TW : Mutilation, cicatrices

- Que fais-tu ici ?

J'ai les yeux plantés dans ceux de Valentin, qui me fixe également. Nous sommes sous la pluie, je ne parviens pas à le deviner parfaitement, à cause de l'eau sur les verres de mes lunettes. Je ne suis pas sûr que je ne rêve plus. Doucement, je me pince la peau du bras droit, la technique que j'utilise pour me réveiller.

- Désolé, tu n'es pas en plein cauchemar. Je suis bien devant toi. Et je ne partirais pas tant que cette fichue pluie ne se sera pas calmée.

Il vient se cacher sous le toit, dans ce tout petit écart qui est plus ou moins à l'abri.

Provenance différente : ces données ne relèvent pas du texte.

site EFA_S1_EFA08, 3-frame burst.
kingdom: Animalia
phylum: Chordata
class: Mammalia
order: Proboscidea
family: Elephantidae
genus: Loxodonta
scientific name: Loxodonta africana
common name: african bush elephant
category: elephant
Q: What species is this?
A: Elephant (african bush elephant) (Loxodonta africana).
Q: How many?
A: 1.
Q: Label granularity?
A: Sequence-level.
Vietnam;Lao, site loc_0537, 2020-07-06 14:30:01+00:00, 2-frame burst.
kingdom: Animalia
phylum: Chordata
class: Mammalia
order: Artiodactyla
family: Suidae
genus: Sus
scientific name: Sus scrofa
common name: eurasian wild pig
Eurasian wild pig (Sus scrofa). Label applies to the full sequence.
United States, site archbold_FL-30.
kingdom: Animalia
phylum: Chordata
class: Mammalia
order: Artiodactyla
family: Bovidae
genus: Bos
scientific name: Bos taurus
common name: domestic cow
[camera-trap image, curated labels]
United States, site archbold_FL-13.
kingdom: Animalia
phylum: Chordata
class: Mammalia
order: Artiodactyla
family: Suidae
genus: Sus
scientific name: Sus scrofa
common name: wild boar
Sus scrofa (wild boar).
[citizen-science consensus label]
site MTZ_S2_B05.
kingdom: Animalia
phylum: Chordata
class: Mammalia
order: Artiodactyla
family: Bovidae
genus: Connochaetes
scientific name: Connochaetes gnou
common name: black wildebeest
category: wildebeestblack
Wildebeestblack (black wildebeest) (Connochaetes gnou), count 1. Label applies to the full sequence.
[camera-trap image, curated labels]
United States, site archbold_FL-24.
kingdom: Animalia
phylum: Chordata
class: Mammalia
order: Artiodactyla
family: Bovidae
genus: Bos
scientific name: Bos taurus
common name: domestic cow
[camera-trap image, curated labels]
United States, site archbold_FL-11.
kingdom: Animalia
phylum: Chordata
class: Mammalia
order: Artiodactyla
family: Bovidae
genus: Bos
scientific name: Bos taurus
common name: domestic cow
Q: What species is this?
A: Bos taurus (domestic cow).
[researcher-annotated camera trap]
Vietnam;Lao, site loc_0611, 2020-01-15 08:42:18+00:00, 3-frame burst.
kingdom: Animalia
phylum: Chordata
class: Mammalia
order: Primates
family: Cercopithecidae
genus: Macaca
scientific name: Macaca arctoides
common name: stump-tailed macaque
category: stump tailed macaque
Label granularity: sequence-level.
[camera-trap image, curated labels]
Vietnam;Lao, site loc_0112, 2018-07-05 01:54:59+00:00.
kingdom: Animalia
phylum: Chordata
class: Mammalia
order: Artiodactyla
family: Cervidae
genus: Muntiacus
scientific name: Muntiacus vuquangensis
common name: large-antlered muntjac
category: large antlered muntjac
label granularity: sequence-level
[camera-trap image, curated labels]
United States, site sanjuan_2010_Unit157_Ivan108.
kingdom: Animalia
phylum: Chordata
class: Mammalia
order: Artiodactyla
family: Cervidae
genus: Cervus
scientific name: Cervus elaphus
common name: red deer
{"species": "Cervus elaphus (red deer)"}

Et il continue à me fixer, les bras croisés sur son pull mouillé.

- Tu ne m'expliques toujours pas ce que tu fais ici, repris-je, venant me placer non loin de lui.

- Et toi ? Tu es le mec le plus frileux que je connaisse, et tu trouves que la pluie est un objet embêtant quand tu observes le ciel. Quoique, toi, tu es plutôt journée que nuit. Donc, ça n'explique pas grand-chose. Et puis, tu dis des choses étranges. Franchement, c'est un peu une habitude en ce moment. Faudrait que tu te manges à nouveau un dictionnaire Eliot, ça ne va plus ce vocabulaire qui s'enfuit par la grande porte.

- Es-tu là pour me faire des reproches ? Si c'est le cas, je te demanderais de bien vouloir repartir, tu es sur la propriété de ma famille et tu y es entré sans autorisation.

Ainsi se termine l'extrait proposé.